The nurse is assessing a client with suspected diverticulitis. Which of the following findings would the nurse expect?
- A. Pain in the right upper quadrant.
- B. Fever and left lower quadrant pain.
- C. Diarrhea with bright red blood.
- D. Soft, non-tender abdomen.
Correct Answer: B
Rationale: fever and left lower quadrant pain are common in diverticulitis due to inflammation in the sigmoid colon
The nurse is conducting a physical examination of a client's abdomen. Place the examination techniques listed below (Roman numerals) in the correct sequence, from first to last.
- A. Percussion
- B. Palpation
- C. Inspection
- D. Auscultation
Correct Answer: C,D,A,B
Rationale: Abdominal exam sequence: Inspection (III) first, then auscultation (IV) before percussion (I) and palpation (II) to avoid altering bowel sounds.
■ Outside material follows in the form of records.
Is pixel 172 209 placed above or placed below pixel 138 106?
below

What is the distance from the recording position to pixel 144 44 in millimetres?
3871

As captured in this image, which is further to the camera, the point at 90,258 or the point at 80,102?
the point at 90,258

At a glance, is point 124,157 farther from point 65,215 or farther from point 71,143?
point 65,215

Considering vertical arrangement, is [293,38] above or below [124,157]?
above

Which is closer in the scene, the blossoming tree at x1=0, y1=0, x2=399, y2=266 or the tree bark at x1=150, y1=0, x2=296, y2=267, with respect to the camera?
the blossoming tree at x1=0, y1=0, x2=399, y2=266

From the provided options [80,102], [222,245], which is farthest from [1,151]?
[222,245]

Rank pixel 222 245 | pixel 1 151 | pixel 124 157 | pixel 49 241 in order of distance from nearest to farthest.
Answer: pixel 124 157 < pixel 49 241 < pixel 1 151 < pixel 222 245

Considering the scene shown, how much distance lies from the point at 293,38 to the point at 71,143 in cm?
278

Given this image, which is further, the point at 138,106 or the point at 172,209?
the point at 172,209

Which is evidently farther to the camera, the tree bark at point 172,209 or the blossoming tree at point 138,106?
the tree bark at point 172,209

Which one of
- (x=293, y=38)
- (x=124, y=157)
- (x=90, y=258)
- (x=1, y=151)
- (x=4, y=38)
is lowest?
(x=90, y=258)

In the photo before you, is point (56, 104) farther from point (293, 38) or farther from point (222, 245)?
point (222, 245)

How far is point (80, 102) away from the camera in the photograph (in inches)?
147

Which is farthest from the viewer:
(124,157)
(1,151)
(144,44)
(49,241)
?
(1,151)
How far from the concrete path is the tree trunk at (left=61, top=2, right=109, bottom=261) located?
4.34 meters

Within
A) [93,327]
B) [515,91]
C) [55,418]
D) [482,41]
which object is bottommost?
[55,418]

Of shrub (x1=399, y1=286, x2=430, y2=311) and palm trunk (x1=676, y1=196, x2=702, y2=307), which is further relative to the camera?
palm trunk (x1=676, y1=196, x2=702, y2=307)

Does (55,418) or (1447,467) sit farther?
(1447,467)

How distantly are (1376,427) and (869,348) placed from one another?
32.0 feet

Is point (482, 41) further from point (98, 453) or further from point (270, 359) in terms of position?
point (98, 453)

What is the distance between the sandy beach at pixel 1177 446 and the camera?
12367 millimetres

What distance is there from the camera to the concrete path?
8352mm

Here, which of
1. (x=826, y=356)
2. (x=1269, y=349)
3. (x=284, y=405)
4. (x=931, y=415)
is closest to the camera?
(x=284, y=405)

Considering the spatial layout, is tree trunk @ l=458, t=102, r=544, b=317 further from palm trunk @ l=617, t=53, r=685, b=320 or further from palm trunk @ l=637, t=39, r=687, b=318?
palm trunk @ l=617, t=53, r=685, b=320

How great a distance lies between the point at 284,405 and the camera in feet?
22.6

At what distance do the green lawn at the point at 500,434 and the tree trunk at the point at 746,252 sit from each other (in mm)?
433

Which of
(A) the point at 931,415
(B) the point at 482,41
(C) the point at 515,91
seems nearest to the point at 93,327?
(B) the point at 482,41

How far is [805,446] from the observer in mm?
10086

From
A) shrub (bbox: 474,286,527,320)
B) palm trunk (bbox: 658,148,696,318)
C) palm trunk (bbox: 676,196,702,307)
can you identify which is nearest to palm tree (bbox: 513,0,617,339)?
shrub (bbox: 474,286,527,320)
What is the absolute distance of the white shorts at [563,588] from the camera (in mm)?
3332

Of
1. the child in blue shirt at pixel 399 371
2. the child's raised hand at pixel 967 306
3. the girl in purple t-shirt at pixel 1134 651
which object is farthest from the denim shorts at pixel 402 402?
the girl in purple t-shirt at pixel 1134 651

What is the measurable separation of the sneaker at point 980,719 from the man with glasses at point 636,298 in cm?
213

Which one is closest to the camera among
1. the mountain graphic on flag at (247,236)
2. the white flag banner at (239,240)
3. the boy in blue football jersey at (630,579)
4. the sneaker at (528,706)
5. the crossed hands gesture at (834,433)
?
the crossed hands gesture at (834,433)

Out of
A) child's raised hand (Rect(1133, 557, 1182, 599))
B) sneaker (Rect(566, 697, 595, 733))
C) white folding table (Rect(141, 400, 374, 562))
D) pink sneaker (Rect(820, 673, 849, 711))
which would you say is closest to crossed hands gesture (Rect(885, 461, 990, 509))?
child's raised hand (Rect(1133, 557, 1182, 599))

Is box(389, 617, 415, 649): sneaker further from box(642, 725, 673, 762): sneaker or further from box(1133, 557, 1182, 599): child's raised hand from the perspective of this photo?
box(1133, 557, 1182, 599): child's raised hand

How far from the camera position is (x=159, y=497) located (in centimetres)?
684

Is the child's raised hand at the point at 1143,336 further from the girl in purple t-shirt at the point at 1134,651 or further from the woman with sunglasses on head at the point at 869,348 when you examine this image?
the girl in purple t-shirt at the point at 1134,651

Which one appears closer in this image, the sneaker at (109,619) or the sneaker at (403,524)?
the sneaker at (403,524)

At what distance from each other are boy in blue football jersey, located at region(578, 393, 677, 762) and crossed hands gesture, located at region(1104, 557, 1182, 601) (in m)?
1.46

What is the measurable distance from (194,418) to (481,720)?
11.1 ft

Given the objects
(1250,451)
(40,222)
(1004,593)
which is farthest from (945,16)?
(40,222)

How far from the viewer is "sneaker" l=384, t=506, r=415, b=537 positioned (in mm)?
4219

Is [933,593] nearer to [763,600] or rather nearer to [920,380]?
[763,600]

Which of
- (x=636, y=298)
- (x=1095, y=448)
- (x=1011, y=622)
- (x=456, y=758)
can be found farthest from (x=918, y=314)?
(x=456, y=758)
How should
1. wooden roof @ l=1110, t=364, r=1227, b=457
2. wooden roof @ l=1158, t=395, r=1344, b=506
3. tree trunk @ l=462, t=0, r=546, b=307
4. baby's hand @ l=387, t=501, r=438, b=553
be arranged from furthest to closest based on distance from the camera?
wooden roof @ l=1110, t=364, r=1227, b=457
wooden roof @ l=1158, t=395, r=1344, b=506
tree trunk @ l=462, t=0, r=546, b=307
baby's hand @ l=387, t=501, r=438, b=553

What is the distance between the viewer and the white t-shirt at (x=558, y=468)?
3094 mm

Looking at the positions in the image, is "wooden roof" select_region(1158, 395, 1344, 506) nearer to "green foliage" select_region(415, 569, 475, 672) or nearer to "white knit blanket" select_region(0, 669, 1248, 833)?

A med-surg nurse is floating to the post-op floor for a few days. The float nurse sees one of the regular post-op nurses taking medication from the med cart and ingesting several pills. The float nurse should immediately
- A. inform the state board of nursing.
- B. inform the nursing supervisor who works on the post-op floor.
- C. report the nurse to human resources.
- D. confront the post-op nurse about stealing and abusing medications.
Correct Answer: B
Rationale: Reporting to the nursing supervisor ensures prompt investigation and intervention for suspected medication diversion, maintaining patient safety.
The nurse is performing discharge teaching to a client newly diagnosed with hypertension and high cholesterol. Which statement by the client indicates that the nurse's teaching was effective?
- A. I need to buy canned foods that are low in sodium.
- B. I can substitute lean sirloin for my homemade fried chicken.
- C. I will take a can of soup to work for lunch instead of eating a burger.
- D. Frozen dinners are better for me than eating in the cafeteria at work.
Correct Answer: B
Rationale: Substituting lean sirloin for fried chicken reduces fat and cholesterol. Canned foods, soups, and frozen dinners are often high in sodium, unsuitable for hypertension.